About the time when I'd sent resumes everywhere, gotten rejected everywhere, and resigned myself to a whole four months of unemployment, I started to build the grand fantasy in my mind that I'd just stay in New York, continue to work with the admissions staff at Sarah Lawrence, and sashay about the city, observing, writing, and contemplating.

***(While this all sounds magnificent, it'd probably go something like this: work 9-5, five days a week reading and filing transfer applications, answering phones and emails, making copies, sending faxes, bitching about it all day long before going to my cramped apartment that I'd share with 3 or 4 other people, and spend the remainder of the day watching Netflix and eating Cheetos in my underpants)***

Just as I was planning to become an ex-Nebraska-patriot, I got a job that would be calling me back to the Big-O starting in June. Employment = yay. Paycheck = yay. Resume builder = no complaints. Sequestered in the middle of the country while my best friends and roommates emigrate back to either coast, leaving me practically all alone with nothing to do post-5pm other than ride my horse and walk Sid = a little lackluster.

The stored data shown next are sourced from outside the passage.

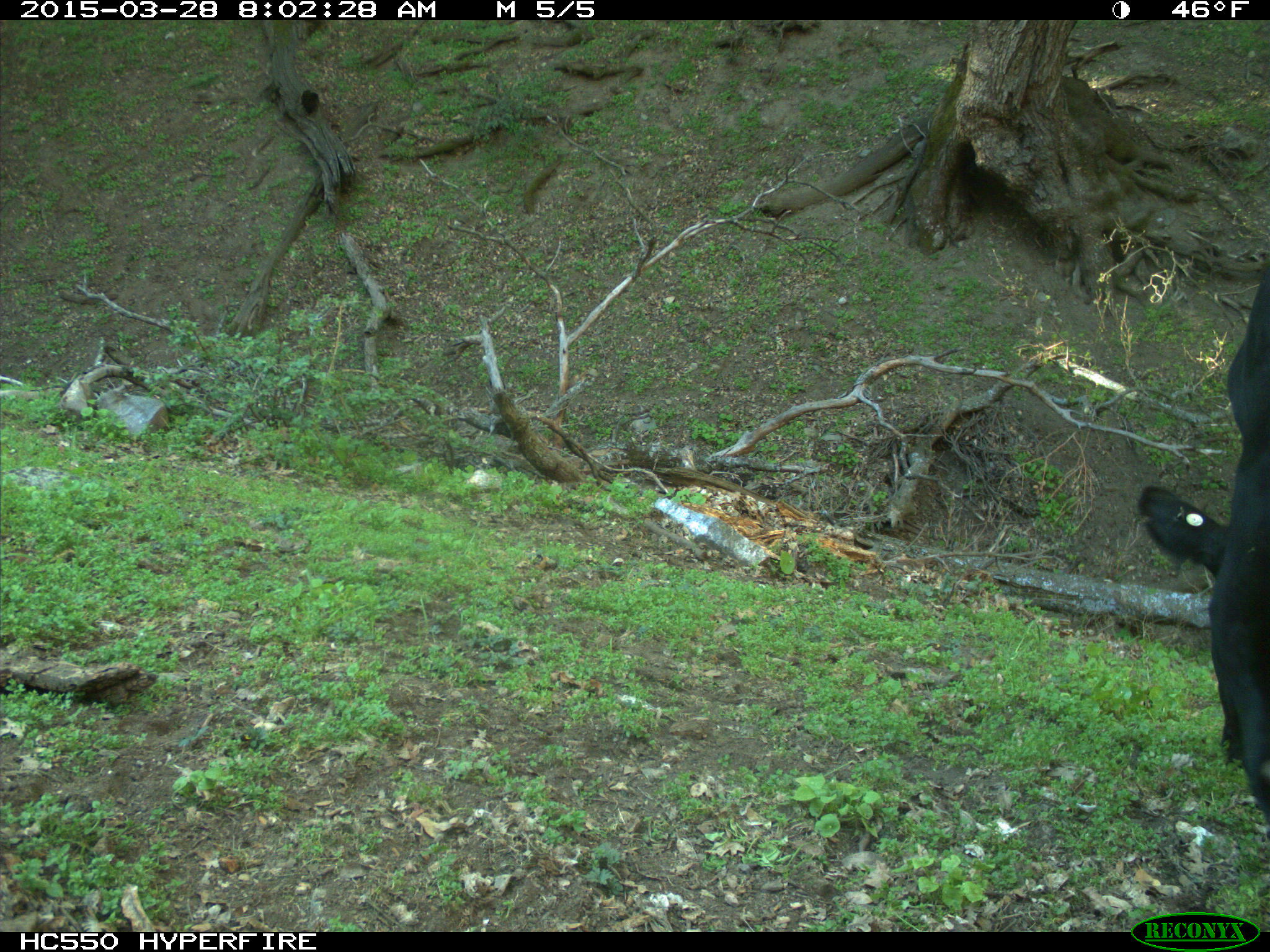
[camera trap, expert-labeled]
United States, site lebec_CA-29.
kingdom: Animalia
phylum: Chordata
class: Mammalia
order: Artiodactyla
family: Bovidae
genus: Bos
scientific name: Bos taurus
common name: domestic cow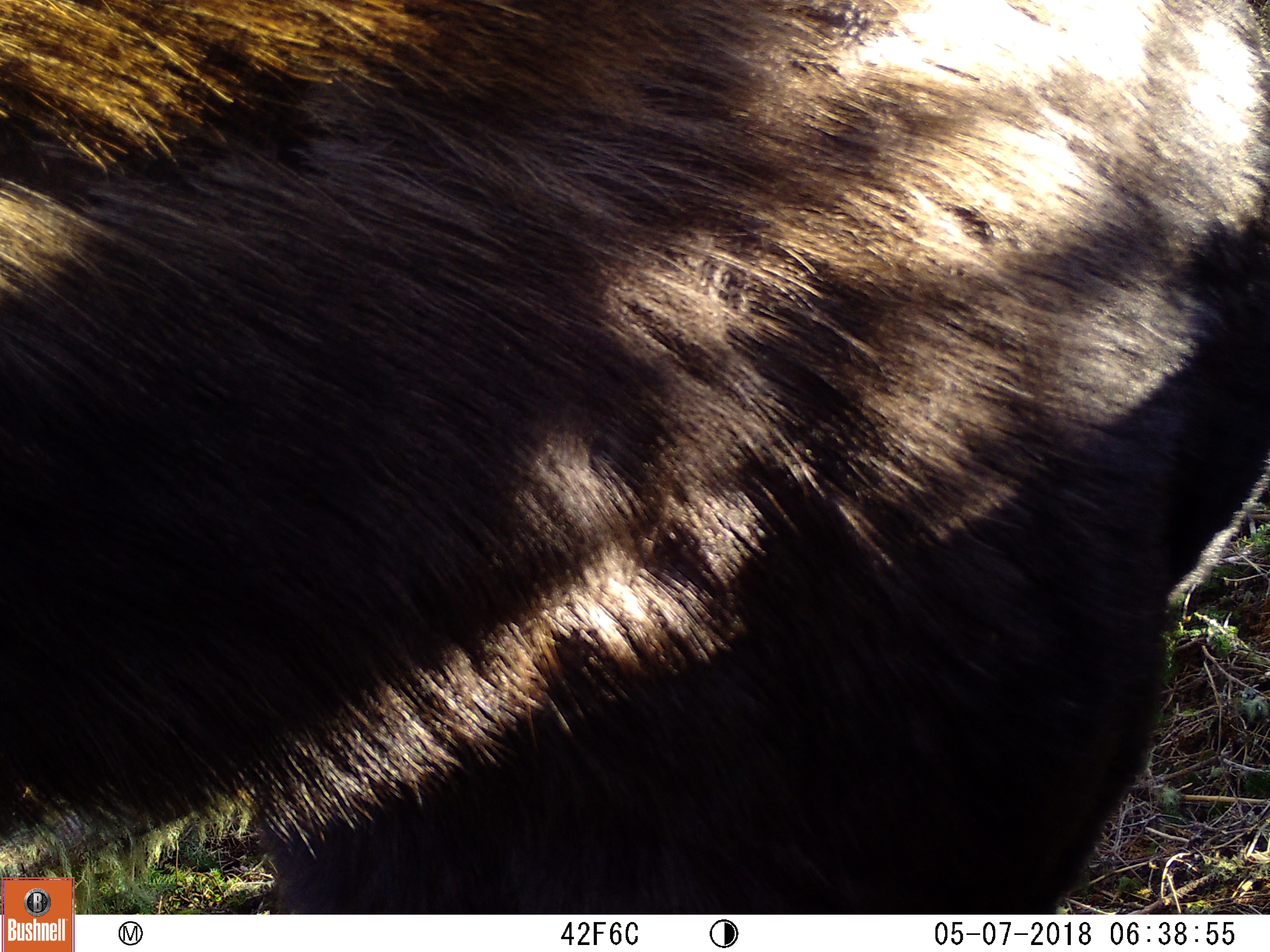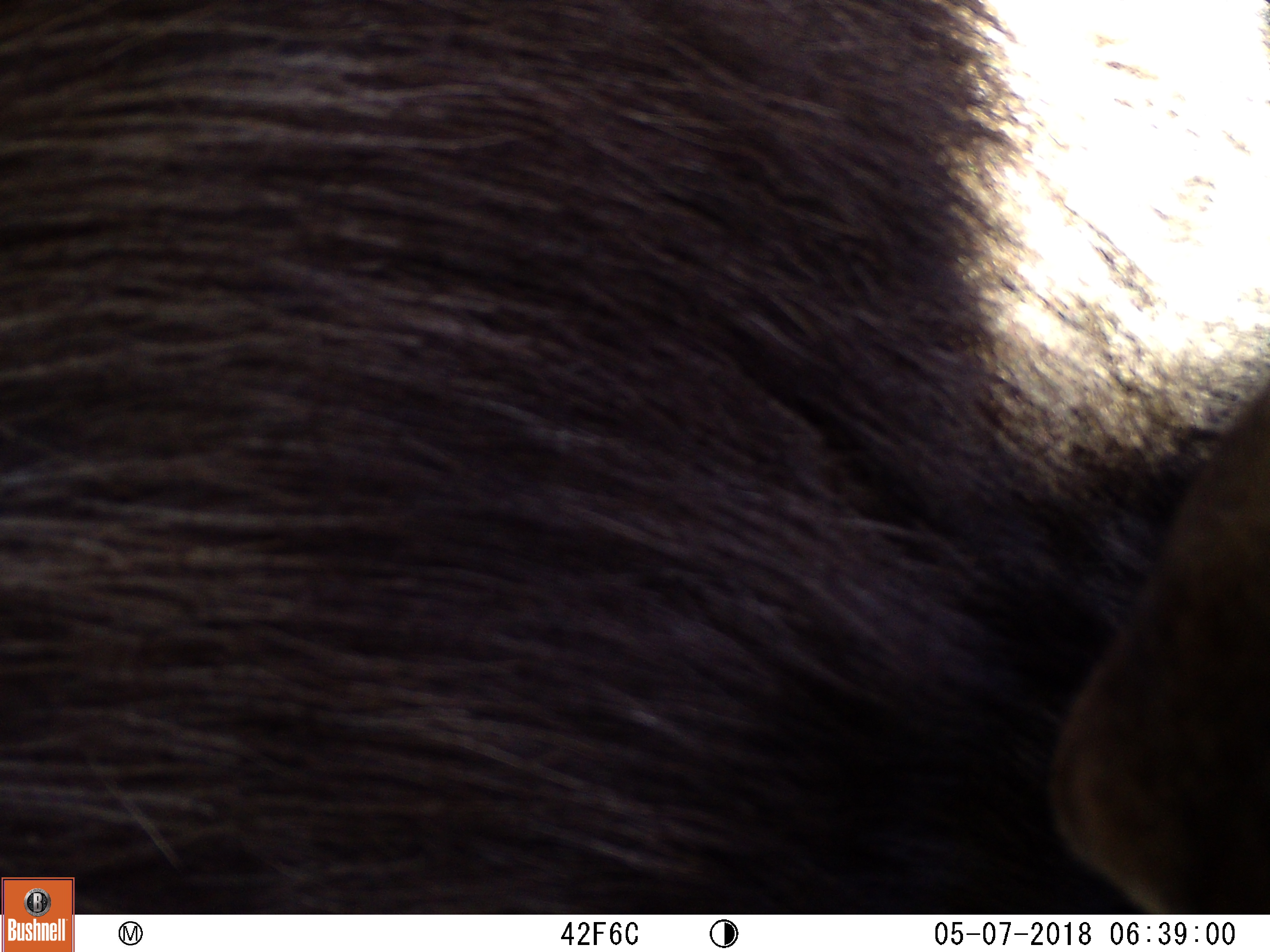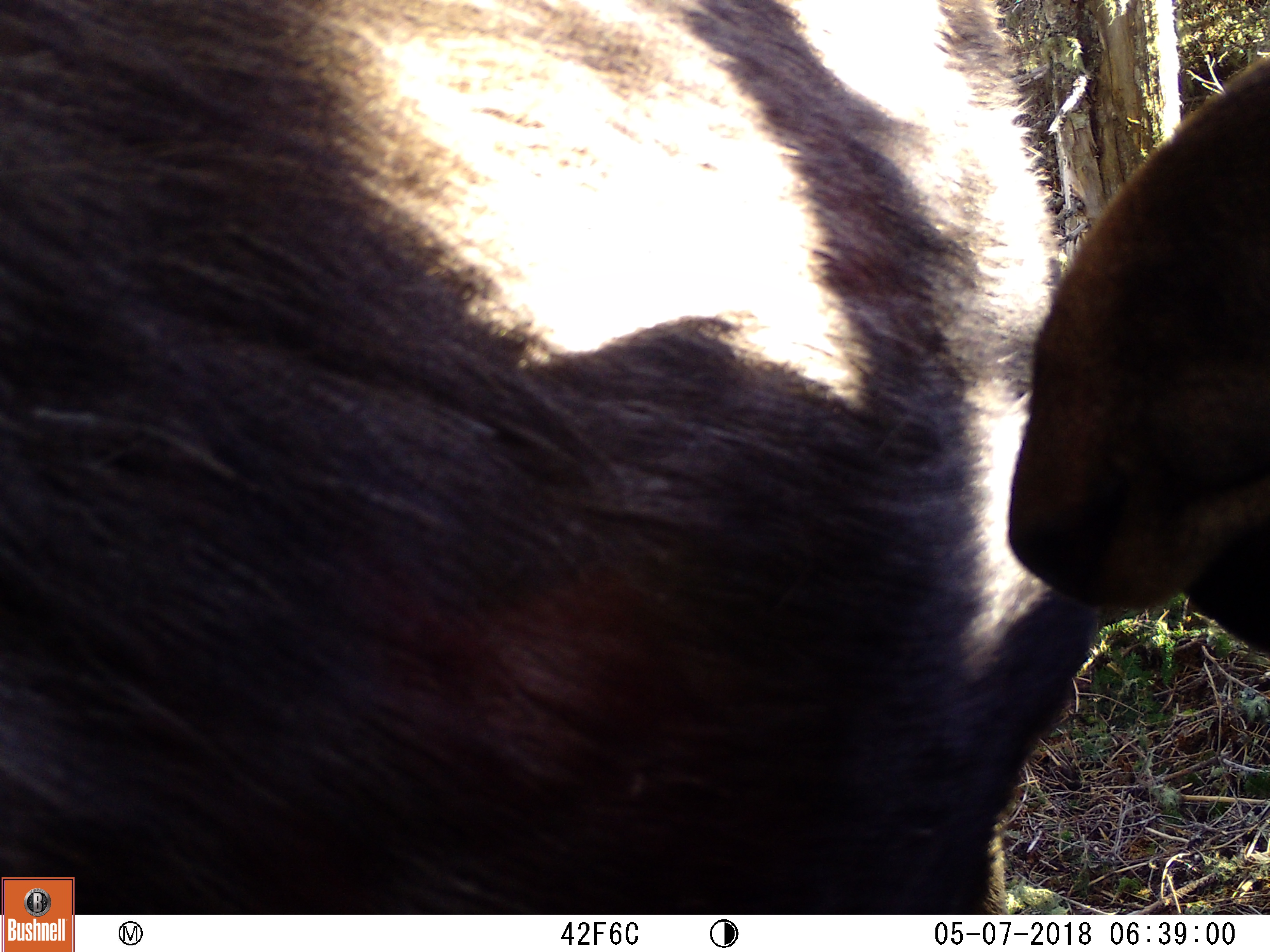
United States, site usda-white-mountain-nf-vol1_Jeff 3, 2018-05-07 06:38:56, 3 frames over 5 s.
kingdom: Animalia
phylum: Chordata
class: Mammalia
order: Artiodactyla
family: Cervidae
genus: Alces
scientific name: Alces alces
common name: moose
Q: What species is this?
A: Moose (Alces alces).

This time last year, I was begging to come home- freshman year of college was scary. I didn't have a set group of friends. I was burned out from trying too hard in classes that were way too complicated for a concentration I wasn't sold on anymore. I would've given my left kidney to have a job or internship that put me back home. But now that college is fun, I know New York City and people in it, and I'm not working myself to the point of exhaustion and brain malfunction, landing my dream job almost feels ironic. Kind of like a "Screw you, universe," scenario.

I'm starting to accept the age old resignation that nothing can ever be simple. That one time when I baked a cake and sufficiently ate 3/4 of it on my own within the first 24 hours of icing it, it never occurred to me that "having your cake and eating it, too," is more or less metaphorical...where there's a will and a cake, the rules of the universe don't apply.